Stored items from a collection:

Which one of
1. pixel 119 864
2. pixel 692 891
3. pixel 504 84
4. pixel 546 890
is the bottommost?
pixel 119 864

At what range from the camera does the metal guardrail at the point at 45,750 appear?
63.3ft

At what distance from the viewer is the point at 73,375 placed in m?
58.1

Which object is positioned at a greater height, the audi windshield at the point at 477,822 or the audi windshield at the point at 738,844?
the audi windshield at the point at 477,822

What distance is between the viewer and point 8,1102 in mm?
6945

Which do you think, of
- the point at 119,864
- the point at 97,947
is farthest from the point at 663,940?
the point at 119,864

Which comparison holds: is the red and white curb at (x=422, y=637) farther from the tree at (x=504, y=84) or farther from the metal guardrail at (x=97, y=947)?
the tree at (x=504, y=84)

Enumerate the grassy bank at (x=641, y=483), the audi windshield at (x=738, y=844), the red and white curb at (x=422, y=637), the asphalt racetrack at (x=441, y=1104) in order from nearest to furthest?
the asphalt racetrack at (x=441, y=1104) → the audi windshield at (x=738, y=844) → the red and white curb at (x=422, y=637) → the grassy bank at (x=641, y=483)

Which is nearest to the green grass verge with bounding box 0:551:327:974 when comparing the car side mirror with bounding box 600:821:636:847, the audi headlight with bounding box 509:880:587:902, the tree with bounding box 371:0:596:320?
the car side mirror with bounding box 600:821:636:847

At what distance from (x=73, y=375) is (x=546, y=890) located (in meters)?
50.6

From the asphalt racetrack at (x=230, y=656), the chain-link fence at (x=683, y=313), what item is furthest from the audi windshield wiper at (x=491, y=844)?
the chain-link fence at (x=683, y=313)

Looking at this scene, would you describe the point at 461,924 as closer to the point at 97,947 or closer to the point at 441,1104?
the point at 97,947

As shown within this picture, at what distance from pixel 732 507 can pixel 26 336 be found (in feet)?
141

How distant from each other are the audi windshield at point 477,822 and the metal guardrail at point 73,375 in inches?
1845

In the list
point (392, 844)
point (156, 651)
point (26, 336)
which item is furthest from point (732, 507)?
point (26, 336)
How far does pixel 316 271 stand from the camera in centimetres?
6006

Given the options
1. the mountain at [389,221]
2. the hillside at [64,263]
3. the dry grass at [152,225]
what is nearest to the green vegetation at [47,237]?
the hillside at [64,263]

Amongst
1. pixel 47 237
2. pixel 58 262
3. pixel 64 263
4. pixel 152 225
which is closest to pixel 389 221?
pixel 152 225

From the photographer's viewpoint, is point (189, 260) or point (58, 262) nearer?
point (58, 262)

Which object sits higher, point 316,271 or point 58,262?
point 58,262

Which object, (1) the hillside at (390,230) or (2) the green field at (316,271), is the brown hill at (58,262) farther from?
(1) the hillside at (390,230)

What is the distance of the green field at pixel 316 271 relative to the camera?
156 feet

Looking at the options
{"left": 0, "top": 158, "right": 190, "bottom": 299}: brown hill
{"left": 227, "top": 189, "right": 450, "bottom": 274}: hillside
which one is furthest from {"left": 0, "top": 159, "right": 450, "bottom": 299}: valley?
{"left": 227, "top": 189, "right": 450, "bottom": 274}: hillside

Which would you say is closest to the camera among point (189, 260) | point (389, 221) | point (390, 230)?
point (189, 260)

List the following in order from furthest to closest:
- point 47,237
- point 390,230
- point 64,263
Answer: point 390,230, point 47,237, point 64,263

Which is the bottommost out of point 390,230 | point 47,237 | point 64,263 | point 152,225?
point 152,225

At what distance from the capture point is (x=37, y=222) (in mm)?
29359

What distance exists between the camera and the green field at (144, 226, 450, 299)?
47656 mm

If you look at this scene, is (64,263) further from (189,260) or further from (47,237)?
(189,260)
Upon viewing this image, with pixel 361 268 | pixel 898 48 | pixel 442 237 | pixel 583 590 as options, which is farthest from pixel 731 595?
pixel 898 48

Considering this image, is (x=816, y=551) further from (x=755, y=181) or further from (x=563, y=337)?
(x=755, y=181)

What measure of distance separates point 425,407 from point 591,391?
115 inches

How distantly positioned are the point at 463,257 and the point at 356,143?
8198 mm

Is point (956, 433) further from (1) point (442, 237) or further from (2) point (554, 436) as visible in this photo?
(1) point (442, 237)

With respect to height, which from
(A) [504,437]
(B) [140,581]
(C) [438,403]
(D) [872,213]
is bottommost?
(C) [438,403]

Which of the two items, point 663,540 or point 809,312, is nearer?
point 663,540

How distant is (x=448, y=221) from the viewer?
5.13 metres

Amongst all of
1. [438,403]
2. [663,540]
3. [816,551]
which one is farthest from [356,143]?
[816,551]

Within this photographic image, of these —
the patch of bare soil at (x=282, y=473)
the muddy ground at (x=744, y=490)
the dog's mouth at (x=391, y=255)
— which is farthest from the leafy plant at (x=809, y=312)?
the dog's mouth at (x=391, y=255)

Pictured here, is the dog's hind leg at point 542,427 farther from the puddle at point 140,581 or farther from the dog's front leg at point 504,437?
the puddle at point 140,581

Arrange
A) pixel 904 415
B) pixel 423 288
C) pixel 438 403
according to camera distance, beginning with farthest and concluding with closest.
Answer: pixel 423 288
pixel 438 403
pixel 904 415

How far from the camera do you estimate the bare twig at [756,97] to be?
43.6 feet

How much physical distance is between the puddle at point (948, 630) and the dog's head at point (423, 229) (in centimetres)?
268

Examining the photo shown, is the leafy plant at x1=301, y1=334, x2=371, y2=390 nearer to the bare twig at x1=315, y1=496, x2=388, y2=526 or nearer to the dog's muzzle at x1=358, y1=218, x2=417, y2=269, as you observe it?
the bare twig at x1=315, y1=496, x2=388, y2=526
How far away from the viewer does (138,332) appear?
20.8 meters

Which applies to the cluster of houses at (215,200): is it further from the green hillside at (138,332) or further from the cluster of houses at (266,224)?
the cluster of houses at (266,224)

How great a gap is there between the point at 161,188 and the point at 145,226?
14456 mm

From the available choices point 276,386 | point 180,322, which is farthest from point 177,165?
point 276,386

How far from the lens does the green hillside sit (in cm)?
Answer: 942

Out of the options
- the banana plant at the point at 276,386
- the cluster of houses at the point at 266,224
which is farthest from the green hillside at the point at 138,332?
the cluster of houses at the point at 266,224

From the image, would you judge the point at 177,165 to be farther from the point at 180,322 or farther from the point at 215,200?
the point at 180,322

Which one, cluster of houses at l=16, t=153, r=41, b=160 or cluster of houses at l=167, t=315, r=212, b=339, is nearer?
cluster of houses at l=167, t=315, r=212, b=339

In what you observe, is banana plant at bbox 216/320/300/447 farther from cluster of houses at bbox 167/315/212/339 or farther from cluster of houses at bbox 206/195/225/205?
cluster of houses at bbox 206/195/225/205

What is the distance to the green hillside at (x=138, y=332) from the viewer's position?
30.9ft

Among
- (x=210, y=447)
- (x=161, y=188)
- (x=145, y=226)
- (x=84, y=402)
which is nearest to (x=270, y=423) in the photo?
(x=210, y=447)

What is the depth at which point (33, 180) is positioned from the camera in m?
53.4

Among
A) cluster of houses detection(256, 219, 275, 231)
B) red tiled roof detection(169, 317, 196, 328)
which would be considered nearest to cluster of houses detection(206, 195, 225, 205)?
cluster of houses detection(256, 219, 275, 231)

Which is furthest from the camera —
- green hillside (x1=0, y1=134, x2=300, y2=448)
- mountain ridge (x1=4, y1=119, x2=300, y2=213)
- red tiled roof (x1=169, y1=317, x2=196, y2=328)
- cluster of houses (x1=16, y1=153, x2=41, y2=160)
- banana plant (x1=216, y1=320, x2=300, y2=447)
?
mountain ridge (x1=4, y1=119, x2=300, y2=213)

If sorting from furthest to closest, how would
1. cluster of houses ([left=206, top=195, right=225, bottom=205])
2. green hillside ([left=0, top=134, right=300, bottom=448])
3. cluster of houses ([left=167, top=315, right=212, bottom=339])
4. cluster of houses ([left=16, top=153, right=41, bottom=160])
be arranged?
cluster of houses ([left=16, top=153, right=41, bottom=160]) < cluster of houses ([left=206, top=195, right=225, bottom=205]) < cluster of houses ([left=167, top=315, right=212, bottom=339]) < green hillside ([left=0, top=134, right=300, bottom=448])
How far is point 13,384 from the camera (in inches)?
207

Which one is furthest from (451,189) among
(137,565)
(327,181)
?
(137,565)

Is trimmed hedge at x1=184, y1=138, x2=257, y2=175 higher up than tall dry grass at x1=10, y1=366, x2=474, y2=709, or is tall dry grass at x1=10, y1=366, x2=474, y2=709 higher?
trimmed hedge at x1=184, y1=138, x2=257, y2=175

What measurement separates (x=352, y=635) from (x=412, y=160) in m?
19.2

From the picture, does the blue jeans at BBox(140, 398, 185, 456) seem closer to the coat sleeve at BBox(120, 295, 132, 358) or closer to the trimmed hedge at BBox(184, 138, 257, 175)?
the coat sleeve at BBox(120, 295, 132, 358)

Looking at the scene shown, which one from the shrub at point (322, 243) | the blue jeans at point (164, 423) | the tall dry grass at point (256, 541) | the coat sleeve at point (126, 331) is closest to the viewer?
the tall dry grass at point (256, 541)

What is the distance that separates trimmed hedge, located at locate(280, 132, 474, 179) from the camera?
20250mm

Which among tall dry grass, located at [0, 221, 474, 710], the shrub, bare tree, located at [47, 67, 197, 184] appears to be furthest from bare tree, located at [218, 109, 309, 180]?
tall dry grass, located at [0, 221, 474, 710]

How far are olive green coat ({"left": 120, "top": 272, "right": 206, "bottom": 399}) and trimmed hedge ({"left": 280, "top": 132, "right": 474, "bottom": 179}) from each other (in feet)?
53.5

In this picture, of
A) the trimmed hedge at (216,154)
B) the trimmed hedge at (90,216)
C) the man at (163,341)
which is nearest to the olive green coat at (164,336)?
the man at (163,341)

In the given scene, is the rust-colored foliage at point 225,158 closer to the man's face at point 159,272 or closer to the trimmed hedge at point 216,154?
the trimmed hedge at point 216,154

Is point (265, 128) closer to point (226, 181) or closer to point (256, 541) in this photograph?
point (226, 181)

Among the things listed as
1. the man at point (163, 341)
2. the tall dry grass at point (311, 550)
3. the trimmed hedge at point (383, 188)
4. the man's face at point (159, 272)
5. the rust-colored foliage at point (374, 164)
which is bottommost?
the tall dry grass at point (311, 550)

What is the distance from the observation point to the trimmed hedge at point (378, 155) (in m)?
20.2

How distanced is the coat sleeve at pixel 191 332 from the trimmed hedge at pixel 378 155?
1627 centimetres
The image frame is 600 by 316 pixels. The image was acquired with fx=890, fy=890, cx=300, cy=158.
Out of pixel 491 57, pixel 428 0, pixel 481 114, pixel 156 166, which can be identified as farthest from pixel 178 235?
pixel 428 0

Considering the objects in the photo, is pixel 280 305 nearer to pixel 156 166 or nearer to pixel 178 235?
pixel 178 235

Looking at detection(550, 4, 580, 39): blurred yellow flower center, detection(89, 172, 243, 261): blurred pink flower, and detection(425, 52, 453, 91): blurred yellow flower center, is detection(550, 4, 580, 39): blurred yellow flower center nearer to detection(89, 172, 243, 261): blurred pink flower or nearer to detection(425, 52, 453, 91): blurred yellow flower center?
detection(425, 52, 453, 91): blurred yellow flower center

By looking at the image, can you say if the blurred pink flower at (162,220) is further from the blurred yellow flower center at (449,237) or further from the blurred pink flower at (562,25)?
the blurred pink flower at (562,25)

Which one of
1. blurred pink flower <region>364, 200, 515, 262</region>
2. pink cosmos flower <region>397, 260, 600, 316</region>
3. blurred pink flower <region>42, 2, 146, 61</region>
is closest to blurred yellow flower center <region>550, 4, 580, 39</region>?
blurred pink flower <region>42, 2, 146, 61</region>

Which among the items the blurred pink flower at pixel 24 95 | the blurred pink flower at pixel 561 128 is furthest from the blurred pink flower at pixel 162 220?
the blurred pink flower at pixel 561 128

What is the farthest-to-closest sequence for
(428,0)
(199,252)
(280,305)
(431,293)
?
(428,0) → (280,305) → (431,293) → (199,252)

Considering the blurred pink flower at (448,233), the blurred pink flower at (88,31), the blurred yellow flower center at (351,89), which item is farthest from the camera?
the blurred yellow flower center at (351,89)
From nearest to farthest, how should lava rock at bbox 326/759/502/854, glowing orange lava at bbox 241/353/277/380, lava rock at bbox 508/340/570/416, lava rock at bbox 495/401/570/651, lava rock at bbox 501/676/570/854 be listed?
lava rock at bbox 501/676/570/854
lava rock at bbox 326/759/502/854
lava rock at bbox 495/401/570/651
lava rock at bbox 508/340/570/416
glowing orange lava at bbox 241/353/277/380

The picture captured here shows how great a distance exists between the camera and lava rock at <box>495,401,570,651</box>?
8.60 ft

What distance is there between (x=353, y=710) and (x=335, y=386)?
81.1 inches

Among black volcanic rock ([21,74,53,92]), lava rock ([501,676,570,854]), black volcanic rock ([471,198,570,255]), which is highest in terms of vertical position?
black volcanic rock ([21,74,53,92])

— GIVEN REQUEST —
Recast the records from the line with "From nearest to farthest, how" through the end of the records as a two-column CSV with columns input and output, one row per record holding its text and its answer. Put each in a single quoted field, with line breaks turned into spaces.

— SOLUTION TO THIS PROBLEM —
input,output
"From nearest to farthest, how should lava rock at bbox 326/759/502/854, glowing orange lava at bbox 241/353/277/380, lava rock at bbox 508/340/570/416, lava rock at bbox 495/401/570/651, lava rock at bbox 501/676/570/854 be listed?","lava rock at bbox 501/676/570/854 lava rock at bbox 326/759/502/854 lava rock at bbox 495/401/570/651 lava rock at bbox 508/340/570/416 glowing orange lava at bbox 241/353/277/380"
"The picture captured here shows how great a distance exists between the camera and lava rock at <box>495,401,570,651</box>?","8.60 ft"
"What distance is there between (x=353, y=710) and (x=335, y=386)?","81.1 inches"
"Among black volcanic rock ([21,74,53,92]), lava rock ([501,676,570,854]), black volcanic rock ([471,198,570,255]), which is highest in terms of vertical position?","black volcanic rock ([21,74,53,92])"